§ **Görevin**: Aşağıdaki, Türkiye'de kadın hareketini anlatan metinden "kadınlık bilincinin Osmanlı’daki" sözleriyle başlayıp "(Tekin, 2004:271- 272)." sözleriyle biten bölümü hiç değiştirmeden çıkarır mısın?

§ **Okunacak Metin**:
────

1970’lerin sonunda gelişen kadın sorunu marksizmin antifeminist tahlillerine dayandırılmıştır. Bir önceki dönemde ezilen kadın esas olarak köylü kadın olmasına karşılık sorunların aşılması için tek çarenin sosyalizm olarak gösterilmesi feminist hareketleri dolayısıyla kadın hareketlerini etkilemiştir. Feminizmin keşfedilip dillendirilebilmesi için 1980 askeri darbesinin bütün siyasi kuruluşlara dayattığı baskı sonunda 1980 yıllarında kadınların kendi sorunlarına farklı bakış açıları ile yaklaşması noktasında oluşmuştur. Bu aşamada Fatmagül Berktay, “kadın sorunu” nun Türkiye solu içinde irdelenmediğini bu sorunun özgül nedenlerinin araştırılmadığını belirtmektedir. 1980 yılına kadar Türk solu kadının eşitsizliğinin feodal ilişkilerin ve ideolojinin kadınlar üzerinde etkili olduğunu ve kadın haklarının bir sınıf savaşımı içinde yürütülmesi gerektiğini gündemin “ikincil” sorunlarla işgal edilmemesi gerektiği düşüncesinin ağır bastığını belirtmiştir (Berktay, 2011: 75).

1987’den sonra ise daha düzenli ve örgütsel biçimde feminist hareketlerin gelişmesi izlenebilmiştir. Fakat son tahlilde 80 sonrası feminizm üzerinden kadın özgürlüğü kavramının daha bireysel ve ortak sorunlar etrafından çözümlenişini söylemek mümkün görünmektedir. Bugünkü

kadınlık bilincinin Osmanlı’daki kadınlık bilincinden farkı, erkeklerin tanımladığı bir kadın konusu olmaktan sıyrılmaya başlamasının görülmesidir. Bunun başlangıcını da 1980’li yılların başlarına kadar geri götürebiliriz. Bugün kadınlık bilinci, kadın sorunları bağlamında feminizmin yol çizgisinde derece itibarıyla feminizme daha yakın izler taşımaktadır. Fakat feminizm son tahlilde özgürlük çağrışımlı bir kullanımın konusu olmuştur (Tekin, 2004:271- 272).

1980 yılındaki askeri darbe sonrası siyasal ideolojilerin baskı altına alınması ve depolitizasyon süreci kadın hareketi için yeni bir başlangıç olmuştur. 1980’li yıllarda başlayan süreç kadınların yeni bir hak arayış sürecini akademik çalışmaların toplumsallaşması ile başlatmıştır. 1990 yılı ise bu çalışmaların daha kurumsallaştığı kadınların mücadelelerinde bireysel çabalar yerine örgütlenme haklarının kullandığı yıllardır. Bu yıllarda küreselleşme süreci ile birlikte kadın hakları ulus devletlerin politikalarını etkileyen uluslararası anlaşmalar ve örgütlenmelerin etkili olduğu yıllardır.

────

§ **Veri Kümesi İçeriği**:
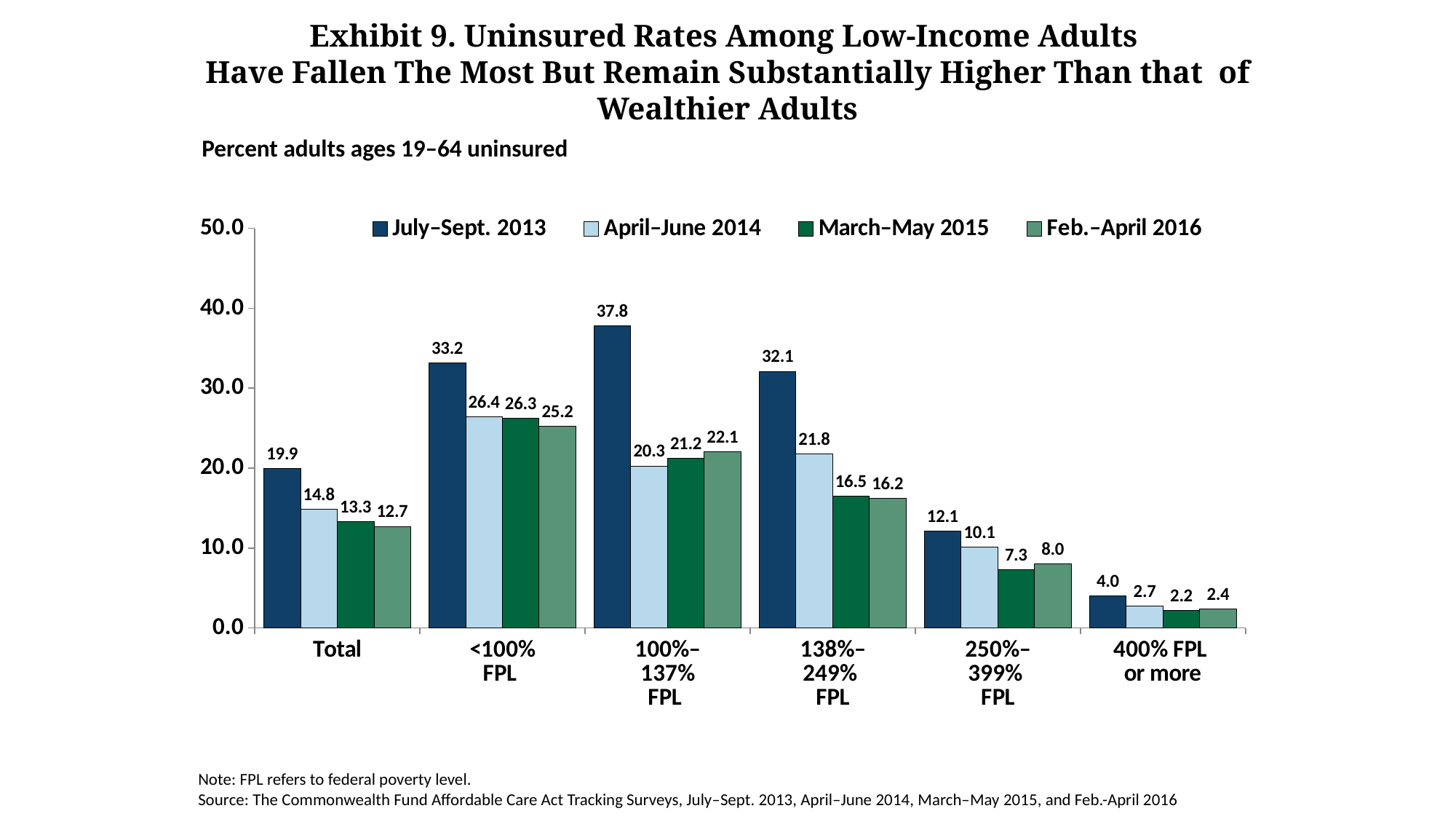
What is the uninsured rate for 400% FPL or more in March–May 2015? 2.2 How many income categories are shown on the x axis? 6 What is the uninsured rate for the Total category in July–Sept. 2013? 19.9 Is the July–Sept. 2013 value for <100% FPL greater or less than 30.0? greater Which income category has the highest uninsured rate in July–Sept. 2013? 100%–137% FPL What kind of chart is shown on the slide? Bar chart Which income category has the lowest uninsured rate in April–June 2014? 400% FPL or more How many series does the legend list? 4 What is the uninsured rate for 100%–137% FPL in Feb.–April 2016? 22.1 Which is larger for 250%–399% FPL: the March–May 2015 value or the Feb.–April 2016 value? Feb.–April 2016 Do the uninsured rates for the Total category rise or fall from July–Sept. 2013 to Feb.–April 2016? Fall What is the difference between the July–Sept. 2013 and Feb.–April 2016 uninsured rates for 138%–249% FPL? 15.9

────

§ **Yanıt**:
kadınlık bilincinin Osmanlı’daki kadınlık bilincinden farkı, erkeklerin tanımladığı bir kadın konusu olmaktan sıyrılmaya başlamasının görülmesidir. Bunun başlangıcını da 1980’li yılların başlarına kadar geri götürebiliriz. Bugün kadınlık bilinci, kadın sorunları bağlamında feminizmin yol çizgisinde derece itibarıyla feminizme daha yakın izler taşımaktadır. Fakat feminizm son tahlilde özgürlük çağrışımlı bir kullanımın konusu olmuştur (Tekin, 2004:271- 272).